Qué de novedoso podemos escribir si epidemiólogos, médicos, nutriólogos, antropólogos, e incluso programas gubernamentales o instituciones internacionales como la OMS, coinciden en que el problema de la “obesidad” es un problema individual y al mismo tiempo social. Como afirman Ortiz et al. (2005), “el patrón alimentario está determinado por la desigualdad social y factores inherentes a la liberalización social de la economía, como lo es la amplia y a la vez homogénea oferta de la industria alimentaria” (p.18).
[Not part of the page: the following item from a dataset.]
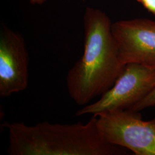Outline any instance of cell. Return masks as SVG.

El análisis del contexto social, económico, político en el que realizamos nuestras prácticas alimentarias resulta imprescindible para comprender la problemática. Pero, es necesario un análisis desde una perspectiva crítica y compleja, pues abordarlo desde perspectivas reduccionistas, podría hacernos perder la sensibilidad de puntos clave del problema. Un ejemplo de esta situación, es el intento de incluir los aspectos económicos en el análisis de la problemática alimentaria. Al buscar una relación entre la obesidad y los elementos “socioeconómicos” y debido al tipo de análisis, se delimita lo “socioeconómico” al ingreso per cápita familiar o a la situación rural o urbana de los individuos (Wang, 2001). De esta forma, en la búsqueda de esta relación, los resultados pueden ser contradictorios, pues en algunos casos se delimita como factor de riesgo, en otros como protector, y en otros no se encuentra asociación. De manera similar, al intentar llevar el estudio al análisis multi-céntrico, es decir, con poblaciones de diversas características y contextos, los resultados vuelven a ser discordantes. De este modo, quedamos sin comprender esta relación, que va más allá de un análisis reducido y lineal, de las múltiples realidades alimentarias.